» Extracted information
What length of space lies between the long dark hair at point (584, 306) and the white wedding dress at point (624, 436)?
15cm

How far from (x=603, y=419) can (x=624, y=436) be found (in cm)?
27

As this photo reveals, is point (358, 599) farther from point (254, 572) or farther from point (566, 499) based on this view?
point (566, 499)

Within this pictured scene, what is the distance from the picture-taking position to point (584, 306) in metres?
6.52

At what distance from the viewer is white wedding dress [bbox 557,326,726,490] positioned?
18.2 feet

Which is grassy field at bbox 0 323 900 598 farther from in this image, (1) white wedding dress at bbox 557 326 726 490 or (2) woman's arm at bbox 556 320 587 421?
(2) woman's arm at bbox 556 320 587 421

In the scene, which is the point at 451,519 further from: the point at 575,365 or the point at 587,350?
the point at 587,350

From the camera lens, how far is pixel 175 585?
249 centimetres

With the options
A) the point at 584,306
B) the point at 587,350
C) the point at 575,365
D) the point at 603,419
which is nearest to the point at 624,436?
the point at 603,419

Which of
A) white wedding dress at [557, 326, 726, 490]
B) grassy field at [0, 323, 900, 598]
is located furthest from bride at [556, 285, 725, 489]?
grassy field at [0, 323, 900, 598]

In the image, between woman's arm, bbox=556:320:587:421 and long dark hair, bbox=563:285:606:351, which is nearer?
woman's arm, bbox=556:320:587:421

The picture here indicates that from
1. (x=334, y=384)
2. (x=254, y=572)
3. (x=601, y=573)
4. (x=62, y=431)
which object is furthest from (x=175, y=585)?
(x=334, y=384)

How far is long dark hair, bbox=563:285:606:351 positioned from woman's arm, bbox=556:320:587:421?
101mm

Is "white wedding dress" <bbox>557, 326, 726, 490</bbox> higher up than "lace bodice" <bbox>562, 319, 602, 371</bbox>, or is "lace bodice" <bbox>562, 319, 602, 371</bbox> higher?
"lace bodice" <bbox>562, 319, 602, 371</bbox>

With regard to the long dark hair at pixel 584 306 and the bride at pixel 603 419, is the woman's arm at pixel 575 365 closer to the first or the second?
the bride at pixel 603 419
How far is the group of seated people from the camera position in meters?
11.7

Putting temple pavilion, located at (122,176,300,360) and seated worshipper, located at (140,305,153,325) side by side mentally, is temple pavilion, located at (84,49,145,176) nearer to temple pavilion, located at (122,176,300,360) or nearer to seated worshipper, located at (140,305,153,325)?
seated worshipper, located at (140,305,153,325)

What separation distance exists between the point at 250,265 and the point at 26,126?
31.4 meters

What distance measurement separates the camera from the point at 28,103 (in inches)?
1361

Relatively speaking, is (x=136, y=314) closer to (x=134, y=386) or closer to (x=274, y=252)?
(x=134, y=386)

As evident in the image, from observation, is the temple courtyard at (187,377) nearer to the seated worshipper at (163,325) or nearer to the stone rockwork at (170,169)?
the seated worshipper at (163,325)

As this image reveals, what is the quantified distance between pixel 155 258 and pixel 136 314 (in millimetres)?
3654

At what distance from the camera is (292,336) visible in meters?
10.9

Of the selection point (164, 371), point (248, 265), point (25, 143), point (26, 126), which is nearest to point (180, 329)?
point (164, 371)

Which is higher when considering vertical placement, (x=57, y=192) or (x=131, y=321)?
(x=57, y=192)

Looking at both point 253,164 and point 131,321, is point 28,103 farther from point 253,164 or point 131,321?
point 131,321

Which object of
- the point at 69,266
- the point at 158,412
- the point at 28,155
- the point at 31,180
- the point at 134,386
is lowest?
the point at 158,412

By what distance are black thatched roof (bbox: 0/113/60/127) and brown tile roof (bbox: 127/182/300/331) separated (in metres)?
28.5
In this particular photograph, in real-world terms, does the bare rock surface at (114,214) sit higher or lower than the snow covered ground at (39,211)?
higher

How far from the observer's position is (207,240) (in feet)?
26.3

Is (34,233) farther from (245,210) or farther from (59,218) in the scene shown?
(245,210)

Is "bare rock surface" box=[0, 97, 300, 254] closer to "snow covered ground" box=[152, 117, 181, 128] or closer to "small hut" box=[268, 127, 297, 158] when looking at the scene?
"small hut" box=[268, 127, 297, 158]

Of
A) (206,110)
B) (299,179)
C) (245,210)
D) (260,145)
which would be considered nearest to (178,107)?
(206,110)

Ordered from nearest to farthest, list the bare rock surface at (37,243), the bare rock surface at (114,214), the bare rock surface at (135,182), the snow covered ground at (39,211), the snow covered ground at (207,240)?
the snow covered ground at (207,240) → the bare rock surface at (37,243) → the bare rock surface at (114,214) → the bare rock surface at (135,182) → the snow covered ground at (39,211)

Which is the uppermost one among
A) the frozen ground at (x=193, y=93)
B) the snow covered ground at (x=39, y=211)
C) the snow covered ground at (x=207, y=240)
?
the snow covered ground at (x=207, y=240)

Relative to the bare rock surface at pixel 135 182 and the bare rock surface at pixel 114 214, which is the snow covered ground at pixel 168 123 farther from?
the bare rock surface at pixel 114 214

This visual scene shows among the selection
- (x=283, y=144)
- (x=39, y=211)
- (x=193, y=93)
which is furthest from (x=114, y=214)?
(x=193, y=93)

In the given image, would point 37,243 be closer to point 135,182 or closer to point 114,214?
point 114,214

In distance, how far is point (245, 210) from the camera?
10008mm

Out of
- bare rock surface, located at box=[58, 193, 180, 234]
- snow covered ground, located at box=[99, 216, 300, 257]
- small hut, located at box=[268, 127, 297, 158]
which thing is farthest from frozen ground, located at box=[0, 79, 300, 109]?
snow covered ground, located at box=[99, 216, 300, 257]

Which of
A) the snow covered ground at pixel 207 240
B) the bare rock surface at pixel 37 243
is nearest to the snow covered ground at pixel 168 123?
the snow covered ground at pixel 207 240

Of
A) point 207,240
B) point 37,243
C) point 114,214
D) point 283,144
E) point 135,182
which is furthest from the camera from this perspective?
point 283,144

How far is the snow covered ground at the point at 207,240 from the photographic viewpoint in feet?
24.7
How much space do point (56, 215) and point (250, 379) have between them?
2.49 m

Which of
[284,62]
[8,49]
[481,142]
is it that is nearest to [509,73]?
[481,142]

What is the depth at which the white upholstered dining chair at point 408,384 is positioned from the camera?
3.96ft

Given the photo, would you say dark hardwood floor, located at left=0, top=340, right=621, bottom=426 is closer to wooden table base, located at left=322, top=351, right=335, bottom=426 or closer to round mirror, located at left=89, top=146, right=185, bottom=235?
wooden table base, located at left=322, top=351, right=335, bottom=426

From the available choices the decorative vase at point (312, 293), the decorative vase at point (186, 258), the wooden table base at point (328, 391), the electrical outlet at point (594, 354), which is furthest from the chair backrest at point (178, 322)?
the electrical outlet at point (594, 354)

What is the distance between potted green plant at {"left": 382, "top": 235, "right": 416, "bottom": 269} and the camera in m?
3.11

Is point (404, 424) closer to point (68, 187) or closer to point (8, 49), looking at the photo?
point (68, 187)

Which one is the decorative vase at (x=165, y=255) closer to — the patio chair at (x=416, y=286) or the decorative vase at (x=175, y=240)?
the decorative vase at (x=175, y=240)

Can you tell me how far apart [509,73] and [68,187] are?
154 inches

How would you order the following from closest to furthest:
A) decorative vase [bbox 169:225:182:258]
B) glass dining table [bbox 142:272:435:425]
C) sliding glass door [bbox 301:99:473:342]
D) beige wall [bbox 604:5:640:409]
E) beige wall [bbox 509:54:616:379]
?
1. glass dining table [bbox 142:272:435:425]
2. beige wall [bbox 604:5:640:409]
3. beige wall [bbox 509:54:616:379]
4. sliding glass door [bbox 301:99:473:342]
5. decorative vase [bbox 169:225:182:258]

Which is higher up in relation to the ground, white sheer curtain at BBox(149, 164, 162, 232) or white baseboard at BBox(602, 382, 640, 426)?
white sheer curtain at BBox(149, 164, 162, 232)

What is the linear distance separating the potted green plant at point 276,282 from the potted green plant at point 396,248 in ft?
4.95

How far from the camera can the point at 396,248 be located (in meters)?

» The problem
Reproduce the lines of the entries above exactly, but only from the line containing "Which is higher up" through the final line.

» Result of the task
Which is higher up in relation to the ground, white sheer curtain at BBox(149, 164, 162, 232) or white baseboard at BBox(602, 382, 640, 426)?
white sheer curtain at BBox(149, 164, 162, 232)

What is the linear distance separating the potted green plant at point 276,282 from the potted green plant at point 396,248 in ft?
4.95

How far from the camera can the point at 396,248 be located (in meters)?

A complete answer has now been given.